(Questions about scenes in images)

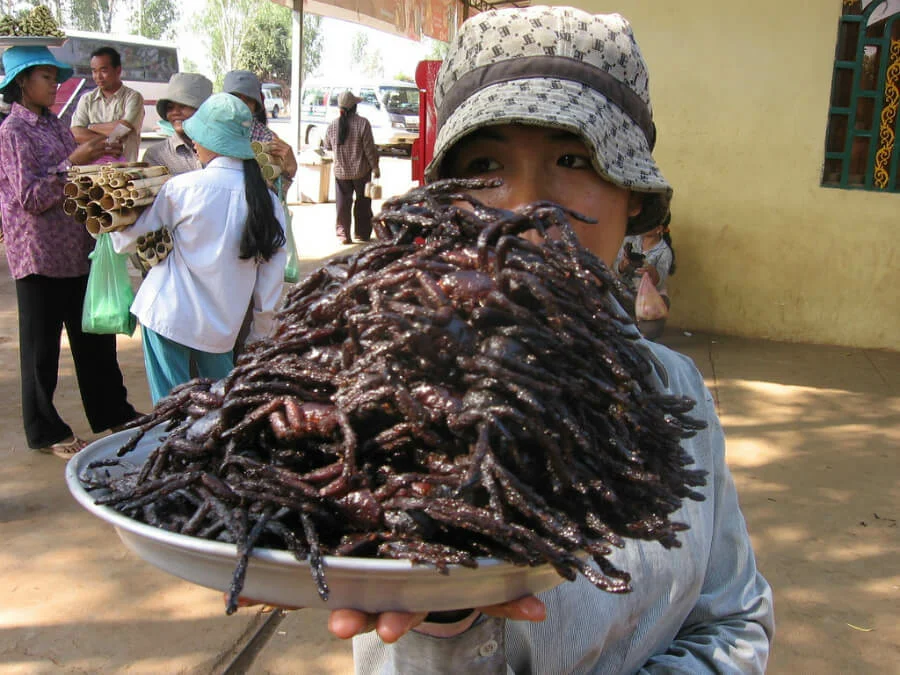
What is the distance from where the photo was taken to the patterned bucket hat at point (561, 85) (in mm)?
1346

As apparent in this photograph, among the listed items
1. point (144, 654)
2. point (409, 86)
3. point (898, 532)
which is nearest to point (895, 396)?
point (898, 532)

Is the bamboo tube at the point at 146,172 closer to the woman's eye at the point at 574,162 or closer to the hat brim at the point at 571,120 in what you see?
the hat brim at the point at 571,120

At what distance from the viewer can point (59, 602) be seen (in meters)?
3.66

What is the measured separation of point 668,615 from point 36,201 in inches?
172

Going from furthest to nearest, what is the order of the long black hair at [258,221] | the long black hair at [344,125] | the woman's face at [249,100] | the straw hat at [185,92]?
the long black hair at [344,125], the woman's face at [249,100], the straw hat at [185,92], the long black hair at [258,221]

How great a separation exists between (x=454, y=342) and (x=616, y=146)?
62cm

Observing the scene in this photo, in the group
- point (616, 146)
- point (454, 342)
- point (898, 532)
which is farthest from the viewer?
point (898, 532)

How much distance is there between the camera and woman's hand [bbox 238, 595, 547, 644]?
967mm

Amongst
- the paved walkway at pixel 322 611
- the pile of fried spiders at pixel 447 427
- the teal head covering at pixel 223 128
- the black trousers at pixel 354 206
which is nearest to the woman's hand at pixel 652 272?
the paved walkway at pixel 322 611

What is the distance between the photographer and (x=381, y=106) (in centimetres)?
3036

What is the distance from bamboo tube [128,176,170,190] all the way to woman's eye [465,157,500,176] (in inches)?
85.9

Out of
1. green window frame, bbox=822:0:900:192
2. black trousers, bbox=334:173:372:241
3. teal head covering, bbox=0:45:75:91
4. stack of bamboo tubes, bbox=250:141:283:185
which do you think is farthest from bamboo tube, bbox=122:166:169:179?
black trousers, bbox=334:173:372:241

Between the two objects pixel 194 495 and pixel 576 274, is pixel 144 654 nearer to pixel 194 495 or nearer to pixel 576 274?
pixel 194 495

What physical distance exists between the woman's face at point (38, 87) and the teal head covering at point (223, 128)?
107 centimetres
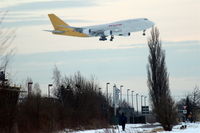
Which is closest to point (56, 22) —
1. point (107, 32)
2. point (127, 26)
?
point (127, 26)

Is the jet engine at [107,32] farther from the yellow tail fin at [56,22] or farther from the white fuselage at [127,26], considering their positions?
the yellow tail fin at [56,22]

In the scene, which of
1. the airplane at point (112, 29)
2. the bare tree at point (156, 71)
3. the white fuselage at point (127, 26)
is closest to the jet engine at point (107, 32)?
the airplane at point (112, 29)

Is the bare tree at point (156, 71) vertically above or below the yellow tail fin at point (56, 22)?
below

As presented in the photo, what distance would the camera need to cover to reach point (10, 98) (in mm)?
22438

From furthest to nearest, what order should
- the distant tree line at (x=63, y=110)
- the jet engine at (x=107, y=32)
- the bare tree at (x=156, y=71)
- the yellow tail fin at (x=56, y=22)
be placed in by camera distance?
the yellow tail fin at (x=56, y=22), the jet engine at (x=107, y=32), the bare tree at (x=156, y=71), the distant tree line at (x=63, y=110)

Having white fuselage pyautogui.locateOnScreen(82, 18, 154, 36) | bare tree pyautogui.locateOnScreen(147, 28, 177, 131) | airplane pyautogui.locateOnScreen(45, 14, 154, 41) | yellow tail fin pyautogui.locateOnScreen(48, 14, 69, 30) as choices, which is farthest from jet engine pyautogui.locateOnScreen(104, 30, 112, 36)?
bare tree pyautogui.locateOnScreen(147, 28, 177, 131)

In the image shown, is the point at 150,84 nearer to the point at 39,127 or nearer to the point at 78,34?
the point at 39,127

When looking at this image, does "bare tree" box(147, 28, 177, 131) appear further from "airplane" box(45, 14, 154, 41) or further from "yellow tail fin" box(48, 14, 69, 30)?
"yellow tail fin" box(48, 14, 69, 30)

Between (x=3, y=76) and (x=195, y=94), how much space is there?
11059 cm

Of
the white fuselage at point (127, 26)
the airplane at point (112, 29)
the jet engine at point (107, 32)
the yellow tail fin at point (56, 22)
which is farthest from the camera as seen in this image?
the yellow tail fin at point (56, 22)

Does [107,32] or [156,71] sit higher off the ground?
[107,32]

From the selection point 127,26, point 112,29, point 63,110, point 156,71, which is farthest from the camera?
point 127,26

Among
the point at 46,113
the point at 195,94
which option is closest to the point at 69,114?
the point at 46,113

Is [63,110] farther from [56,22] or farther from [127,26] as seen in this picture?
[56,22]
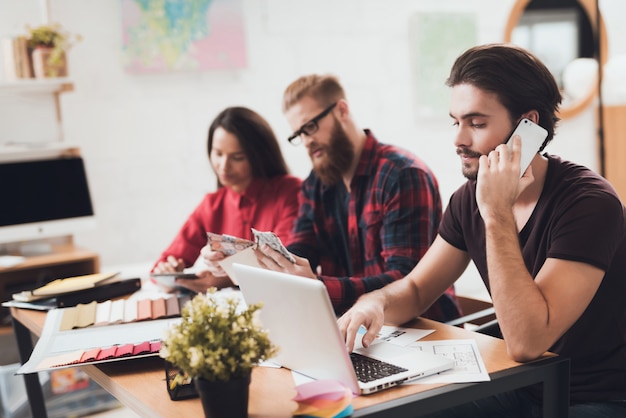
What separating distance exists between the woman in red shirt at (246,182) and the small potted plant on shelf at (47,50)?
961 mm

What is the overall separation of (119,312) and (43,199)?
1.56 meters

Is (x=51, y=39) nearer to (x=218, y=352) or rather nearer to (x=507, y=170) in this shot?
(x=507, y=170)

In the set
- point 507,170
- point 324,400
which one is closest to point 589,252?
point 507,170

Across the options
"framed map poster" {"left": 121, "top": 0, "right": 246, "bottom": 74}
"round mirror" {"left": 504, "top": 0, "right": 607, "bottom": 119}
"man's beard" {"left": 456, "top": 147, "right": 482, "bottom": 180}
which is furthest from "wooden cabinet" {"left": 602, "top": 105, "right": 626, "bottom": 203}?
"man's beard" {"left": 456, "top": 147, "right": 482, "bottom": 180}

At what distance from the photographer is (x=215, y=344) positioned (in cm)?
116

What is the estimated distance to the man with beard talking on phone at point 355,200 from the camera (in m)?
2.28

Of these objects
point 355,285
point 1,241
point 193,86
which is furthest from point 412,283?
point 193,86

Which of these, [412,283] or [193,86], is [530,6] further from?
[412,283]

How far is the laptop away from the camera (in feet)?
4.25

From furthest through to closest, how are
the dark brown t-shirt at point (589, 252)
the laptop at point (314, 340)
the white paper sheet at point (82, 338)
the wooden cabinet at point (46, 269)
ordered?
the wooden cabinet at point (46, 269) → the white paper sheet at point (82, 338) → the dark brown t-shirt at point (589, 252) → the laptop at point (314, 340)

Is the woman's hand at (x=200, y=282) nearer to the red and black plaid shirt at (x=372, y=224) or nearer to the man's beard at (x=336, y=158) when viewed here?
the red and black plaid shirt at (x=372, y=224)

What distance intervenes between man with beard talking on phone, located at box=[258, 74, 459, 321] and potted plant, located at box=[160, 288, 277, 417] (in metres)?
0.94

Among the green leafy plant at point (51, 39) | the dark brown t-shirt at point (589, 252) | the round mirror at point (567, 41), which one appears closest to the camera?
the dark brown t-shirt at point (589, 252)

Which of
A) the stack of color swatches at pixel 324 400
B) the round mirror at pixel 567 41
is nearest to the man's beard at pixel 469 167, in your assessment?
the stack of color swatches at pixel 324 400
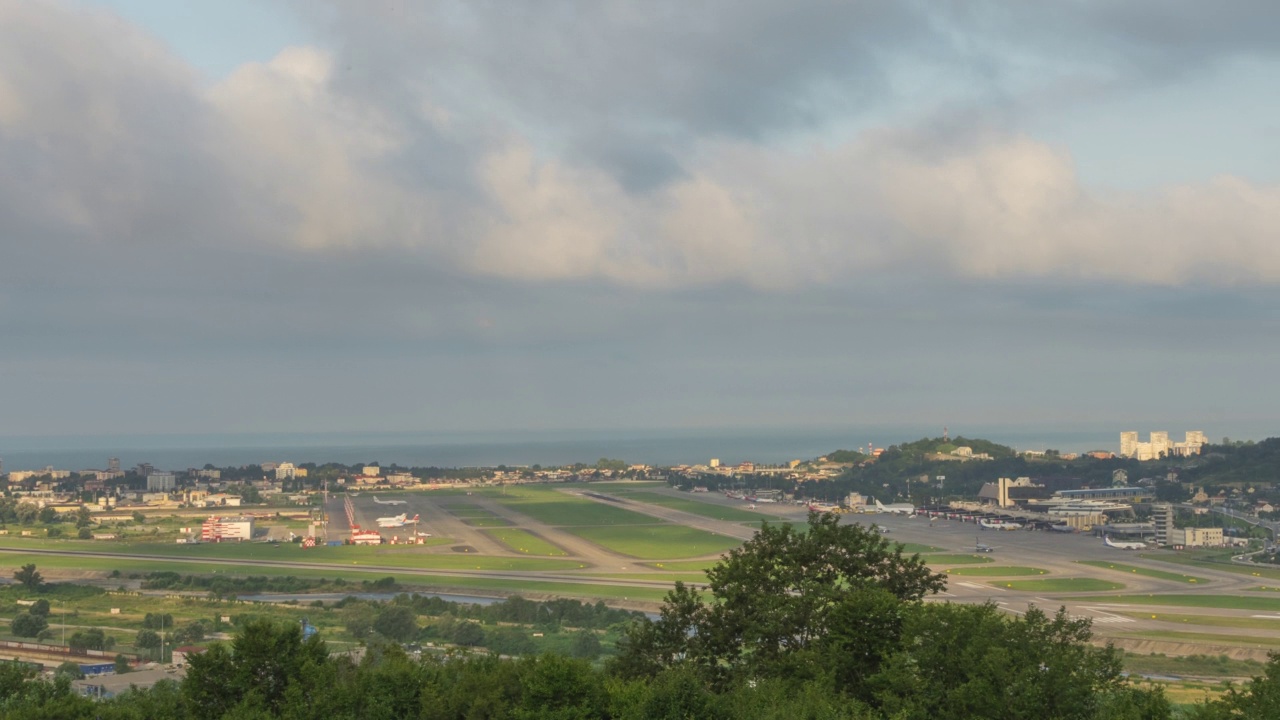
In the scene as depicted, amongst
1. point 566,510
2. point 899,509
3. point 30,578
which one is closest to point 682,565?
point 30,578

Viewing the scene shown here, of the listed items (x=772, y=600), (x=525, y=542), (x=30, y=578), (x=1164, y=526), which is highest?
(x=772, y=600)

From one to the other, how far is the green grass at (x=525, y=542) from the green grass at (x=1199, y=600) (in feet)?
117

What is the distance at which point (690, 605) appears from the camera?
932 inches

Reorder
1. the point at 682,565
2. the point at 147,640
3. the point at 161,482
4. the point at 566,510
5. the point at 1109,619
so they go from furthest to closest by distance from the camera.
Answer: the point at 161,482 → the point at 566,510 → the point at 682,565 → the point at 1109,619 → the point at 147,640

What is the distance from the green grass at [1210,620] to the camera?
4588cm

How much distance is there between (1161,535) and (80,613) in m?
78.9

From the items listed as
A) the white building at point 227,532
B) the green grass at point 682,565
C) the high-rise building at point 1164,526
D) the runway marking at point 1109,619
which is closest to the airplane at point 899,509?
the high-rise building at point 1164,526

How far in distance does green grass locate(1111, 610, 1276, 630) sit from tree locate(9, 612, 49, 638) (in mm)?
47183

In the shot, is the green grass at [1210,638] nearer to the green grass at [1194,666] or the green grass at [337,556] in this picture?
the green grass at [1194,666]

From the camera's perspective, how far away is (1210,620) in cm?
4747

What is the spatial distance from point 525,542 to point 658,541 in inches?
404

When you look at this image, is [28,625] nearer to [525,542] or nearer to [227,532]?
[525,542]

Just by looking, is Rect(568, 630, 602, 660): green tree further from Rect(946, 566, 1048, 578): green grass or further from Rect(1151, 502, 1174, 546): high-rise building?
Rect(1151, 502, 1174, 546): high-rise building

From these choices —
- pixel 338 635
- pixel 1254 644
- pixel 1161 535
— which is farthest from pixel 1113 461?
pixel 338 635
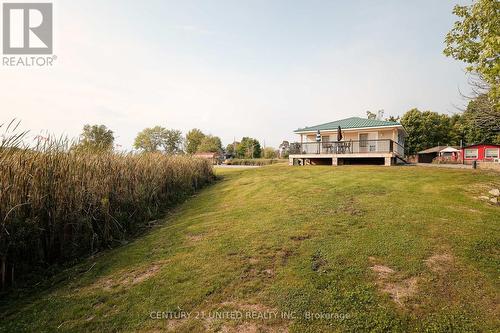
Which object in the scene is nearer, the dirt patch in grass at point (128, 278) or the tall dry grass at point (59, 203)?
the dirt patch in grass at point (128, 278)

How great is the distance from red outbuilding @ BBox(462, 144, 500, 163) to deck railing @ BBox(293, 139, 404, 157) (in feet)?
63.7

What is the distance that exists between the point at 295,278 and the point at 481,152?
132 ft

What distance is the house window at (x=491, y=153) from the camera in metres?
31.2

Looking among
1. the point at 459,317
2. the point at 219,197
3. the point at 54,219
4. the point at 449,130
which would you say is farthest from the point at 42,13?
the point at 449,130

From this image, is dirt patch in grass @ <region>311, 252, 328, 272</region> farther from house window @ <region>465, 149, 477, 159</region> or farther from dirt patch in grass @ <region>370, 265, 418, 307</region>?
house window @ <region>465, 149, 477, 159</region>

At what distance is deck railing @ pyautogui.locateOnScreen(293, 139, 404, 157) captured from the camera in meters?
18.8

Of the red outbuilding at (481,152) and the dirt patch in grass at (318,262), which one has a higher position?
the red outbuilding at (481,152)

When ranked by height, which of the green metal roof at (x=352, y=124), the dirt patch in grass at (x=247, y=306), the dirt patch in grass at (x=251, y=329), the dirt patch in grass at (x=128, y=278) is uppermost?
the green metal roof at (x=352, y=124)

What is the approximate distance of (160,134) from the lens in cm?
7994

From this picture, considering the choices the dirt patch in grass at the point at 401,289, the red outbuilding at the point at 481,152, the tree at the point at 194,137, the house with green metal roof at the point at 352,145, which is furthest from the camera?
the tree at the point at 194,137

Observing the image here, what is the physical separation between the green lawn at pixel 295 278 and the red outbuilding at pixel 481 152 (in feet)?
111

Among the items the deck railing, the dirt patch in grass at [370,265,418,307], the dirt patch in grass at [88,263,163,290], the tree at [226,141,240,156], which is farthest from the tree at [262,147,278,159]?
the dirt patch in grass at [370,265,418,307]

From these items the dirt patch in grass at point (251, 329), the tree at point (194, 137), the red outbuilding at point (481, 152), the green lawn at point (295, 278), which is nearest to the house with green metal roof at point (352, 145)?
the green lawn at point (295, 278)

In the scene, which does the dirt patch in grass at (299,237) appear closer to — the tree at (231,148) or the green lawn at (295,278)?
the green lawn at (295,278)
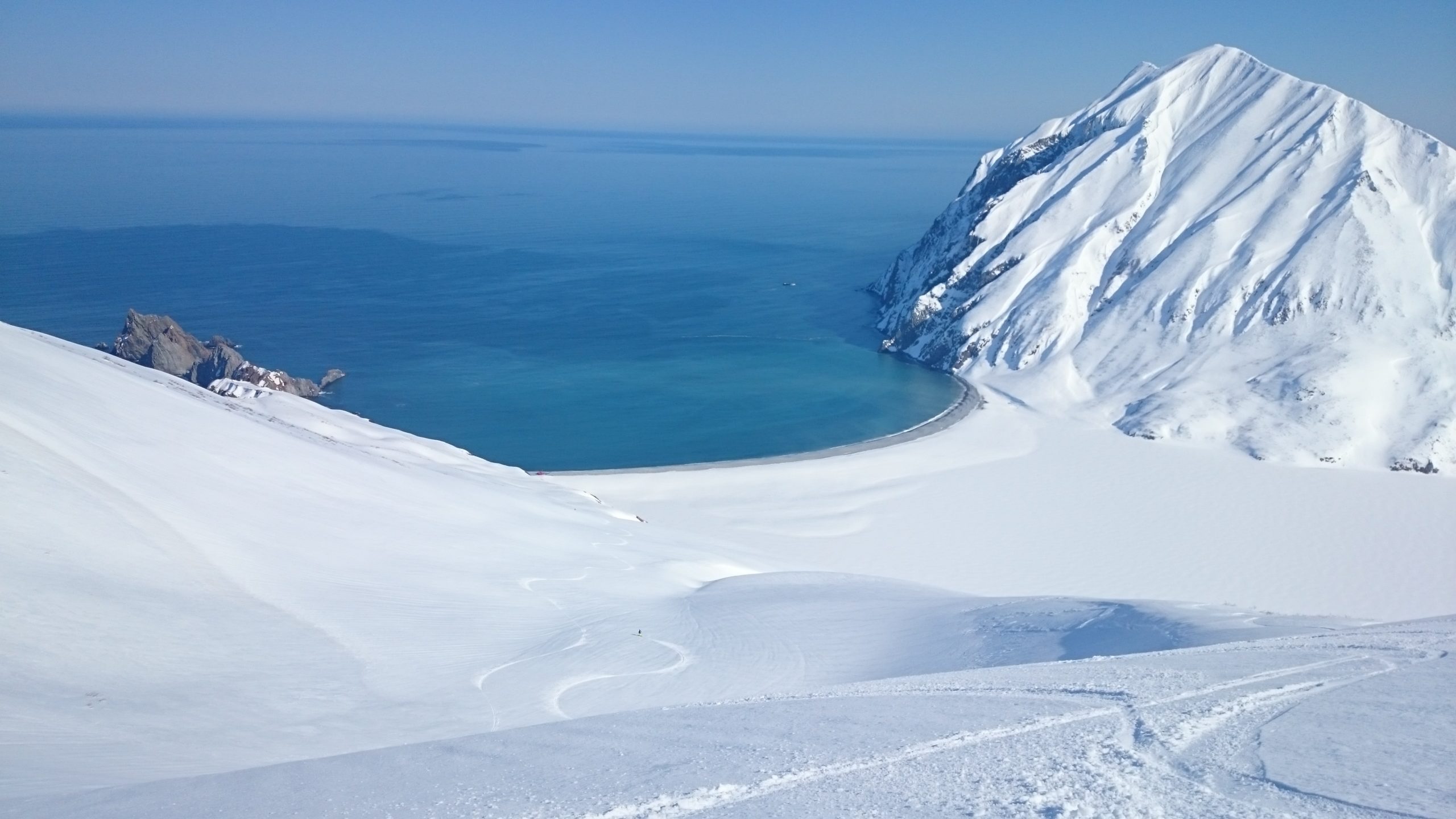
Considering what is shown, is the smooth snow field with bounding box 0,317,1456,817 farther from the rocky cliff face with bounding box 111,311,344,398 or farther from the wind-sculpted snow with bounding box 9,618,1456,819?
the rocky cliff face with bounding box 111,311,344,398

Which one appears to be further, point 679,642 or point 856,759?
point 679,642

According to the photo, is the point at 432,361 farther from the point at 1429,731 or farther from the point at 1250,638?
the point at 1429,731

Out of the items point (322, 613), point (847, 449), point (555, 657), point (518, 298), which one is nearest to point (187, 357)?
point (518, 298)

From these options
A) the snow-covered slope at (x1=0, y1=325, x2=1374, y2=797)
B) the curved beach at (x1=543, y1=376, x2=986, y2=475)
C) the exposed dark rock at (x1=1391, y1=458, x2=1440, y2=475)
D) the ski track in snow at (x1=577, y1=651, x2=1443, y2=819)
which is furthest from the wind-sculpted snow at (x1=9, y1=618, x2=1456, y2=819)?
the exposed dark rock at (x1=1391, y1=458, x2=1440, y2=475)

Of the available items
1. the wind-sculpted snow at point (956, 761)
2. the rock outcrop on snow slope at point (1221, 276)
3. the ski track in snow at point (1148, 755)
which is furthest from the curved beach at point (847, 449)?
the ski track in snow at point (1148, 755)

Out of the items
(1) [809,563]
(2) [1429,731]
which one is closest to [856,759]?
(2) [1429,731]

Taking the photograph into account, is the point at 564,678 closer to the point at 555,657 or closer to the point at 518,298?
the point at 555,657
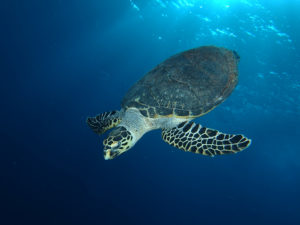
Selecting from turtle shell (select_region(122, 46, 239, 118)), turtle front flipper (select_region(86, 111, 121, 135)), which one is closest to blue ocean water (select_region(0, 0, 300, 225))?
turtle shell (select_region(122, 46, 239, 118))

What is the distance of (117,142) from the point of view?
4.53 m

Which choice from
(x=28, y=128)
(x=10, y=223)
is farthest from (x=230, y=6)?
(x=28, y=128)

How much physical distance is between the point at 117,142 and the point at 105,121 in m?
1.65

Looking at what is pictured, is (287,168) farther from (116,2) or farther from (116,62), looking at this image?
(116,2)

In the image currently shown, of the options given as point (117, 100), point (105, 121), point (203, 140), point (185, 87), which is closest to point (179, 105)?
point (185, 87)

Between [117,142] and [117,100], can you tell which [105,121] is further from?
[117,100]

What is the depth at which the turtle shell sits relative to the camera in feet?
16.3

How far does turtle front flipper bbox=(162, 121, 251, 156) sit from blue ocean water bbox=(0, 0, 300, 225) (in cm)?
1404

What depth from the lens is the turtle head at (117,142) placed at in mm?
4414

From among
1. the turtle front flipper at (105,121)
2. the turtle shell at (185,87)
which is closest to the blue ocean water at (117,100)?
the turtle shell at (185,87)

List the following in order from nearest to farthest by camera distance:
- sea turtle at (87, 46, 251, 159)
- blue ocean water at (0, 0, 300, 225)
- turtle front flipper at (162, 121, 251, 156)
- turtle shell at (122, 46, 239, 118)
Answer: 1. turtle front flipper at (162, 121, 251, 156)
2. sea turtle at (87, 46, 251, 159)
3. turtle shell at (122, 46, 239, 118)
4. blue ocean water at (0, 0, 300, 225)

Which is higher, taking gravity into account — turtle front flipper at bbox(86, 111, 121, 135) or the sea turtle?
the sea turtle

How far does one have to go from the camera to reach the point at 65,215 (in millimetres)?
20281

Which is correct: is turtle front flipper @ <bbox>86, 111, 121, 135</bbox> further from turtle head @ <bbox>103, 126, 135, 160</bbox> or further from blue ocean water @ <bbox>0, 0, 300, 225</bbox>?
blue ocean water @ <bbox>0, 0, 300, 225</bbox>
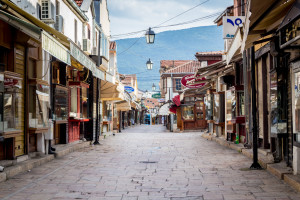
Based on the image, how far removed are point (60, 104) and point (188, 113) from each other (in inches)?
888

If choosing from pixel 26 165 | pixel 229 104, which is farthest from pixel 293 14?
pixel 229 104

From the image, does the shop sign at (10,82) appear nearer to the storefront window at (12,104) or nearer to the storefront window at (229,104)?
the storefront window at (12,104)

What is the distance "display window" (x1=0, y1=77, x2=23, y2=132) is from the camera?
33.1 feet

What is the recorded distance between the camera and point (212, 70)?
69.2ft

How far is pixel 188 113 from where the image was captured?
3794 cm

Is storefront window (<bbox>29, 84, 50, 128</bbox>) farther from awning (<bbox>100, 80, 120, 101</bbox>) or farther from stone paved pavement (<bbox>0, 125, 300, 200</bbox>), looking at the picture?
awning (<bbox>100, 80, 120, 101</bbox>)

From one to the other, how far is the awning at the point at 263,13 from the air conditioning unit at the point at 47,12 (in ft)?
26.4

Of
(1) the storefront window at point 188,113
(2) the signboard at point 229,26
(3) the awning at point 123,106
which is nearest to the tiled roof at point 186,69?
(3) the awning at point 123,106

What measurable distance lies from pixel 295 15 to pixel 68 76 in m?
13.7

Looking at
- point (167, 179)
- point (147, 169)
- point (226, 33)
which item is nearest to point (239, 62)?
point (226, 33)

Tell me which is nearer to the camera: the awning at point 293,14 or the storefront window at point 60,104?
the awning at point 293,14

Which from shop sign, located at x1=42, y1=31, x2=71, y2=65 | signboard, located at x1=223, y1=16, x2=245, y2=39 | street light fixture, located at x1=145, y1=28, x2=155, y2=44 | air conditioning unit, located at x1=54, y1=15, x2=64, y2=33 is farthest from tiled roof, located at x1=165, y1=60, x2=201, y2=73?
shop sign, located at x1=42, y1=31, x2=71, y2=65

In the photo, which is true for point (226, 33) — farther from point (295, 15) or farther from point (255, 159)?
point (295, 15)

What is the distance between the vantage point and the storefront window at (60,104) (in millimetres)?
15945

WRITTEN REQUEST — Rewrite the part that opens with the line containing "In the photo, which" and runs through the end of the lines as a Markdown table with a Row column numbering each entry and a Line column holding the line itself. Skip blank lines.

OUTPUT OF THE TASK —
| Row | Line |
|---|---|
| 1 | In the photo, which is true for point (226, 33) — farther from point (295, 15) or farther from point (255, 159)? |
| 2 | point (295, 15) |
| 3 | What is the distance between the vantage point and the storefront window at (60,104) (in millimetres)? |
| 4 | 15945 |